Толстяк был стригалем, как он сам только что сказал, и об этом свидетельствовали два стоящих рядом ушата с мыльной водой и коробка, лежащая на берегу, в которой поблескивали две машинки для стрижки.
– Я только на вид сердитый, – заявил он, – а на деле люблю этих псов… Обманщики они все, конечно, и воры, а вот поди ж ты, я с ним готов весь день дурака валять.
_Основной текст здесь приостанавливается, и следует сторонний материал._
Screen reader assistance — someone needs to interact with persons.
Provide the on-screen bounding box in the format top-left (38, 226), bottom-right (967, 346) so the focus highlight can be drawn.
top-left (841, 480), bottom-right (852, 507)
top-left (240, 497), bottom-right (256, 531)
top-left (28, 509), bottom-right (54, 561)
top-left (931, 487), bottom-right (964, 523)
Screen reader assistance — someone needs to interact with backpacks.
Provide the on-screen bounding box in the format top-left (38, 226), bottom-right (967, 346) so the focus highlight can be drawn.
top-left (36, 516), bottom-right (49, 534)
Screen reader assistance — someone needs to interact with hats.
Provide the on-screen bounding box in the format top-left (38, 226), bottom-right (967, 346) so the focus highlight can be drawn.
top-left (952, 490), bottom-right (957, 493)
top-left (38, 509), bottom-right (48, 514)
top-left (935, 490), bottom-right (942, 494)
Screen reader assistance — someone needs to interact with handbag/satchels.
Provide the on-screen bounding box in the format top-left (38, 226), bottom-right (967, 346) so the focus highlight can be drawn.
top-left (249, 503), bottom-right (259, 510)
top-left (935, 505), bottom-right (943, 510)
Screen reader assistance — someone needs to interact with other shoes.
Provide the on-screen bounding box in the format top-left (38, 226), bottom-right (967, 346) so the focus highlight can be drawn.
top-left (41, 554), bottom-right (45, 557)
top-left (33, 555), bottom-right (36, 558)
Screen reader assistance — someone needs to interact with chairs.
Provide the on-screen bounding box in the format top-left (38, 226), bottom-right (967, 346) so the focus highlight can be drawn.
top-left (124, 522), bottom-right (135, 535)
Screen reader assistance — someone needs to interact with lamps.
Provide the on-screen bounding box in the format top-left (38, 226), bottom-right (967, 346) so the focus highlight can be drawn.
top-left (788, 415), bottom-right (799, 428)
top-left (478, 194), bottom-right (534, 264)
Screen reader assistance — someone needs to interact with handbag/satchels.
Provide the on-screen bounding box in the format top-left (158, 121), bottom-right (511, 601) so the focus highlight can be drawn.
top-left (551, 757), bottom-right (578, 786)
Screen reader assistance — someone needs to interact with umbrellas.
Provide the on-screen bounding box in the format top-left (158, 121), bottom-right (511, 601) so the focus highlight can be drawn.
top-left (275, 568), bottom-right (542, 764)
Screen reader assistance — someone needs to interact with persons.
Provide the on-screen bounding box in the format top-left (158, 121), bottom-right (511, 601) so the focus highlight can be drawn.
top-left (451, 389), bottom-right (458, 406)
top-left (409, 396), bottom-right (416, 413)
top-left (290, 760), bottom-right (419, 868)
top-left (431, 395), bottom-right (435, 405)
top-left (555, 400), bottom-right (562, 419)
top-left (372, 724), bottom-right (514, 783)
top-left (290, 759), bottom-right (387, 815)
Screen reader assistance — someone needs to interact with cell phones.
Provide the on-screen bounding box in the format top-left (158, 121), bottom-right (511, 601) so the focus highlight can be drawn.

Ну, сюда, Азор!
Молодой собеседник стригаля не мог сдержать улыбку, услыхав такое высказывание.
– Но все-таки, – вставил он свое слово, – если все собаки, которых обслуживаете, доставляют вам столько хлопот, не много же у вас за день наберется клиентов!
– Ну, все-таки набегает три с половиной франка, а то и четыре, да, в среднем у меня будет до четырех франков. Иди же сюда, Азор, пес с тобой! А вы, молодой человек, без обиды будь сказано, что у вас за работа такая, что в десять часов утра стоите, ручки в брючки, и вроде бы помогаете мне бездельничать?
Потупившись, молодой человек признался:
– Да у меня нет постоянной работы…
– И непостоянной, видно, тоже нет?
– Да так, время от времени…
– Гм, силы-то у вас на вид немного.
Взглядом знатока стригаль сразу определил, насколько крепок его собеседник. Нет, сильным его назвать было нельзя.
Несмотря на то, что ему на вид было не больше восемнадцати лет, он производил довольно жалкое впечатление, благодаря усталому лицу, ввалившимся щекам и темным теням вокруг глаз, горевших, как в лихорадке. И одет он был как бродяга, из тех бедняков, что круглый год пробавляются случайными заработками, ничего не умеют и за все берутся, лишь бы схватить желанные гроши, чтобы хоть как-то прокормиться.
– Нет, сил-то у вас на вид немного… Ясное дело, в грузчики вы не годитесь.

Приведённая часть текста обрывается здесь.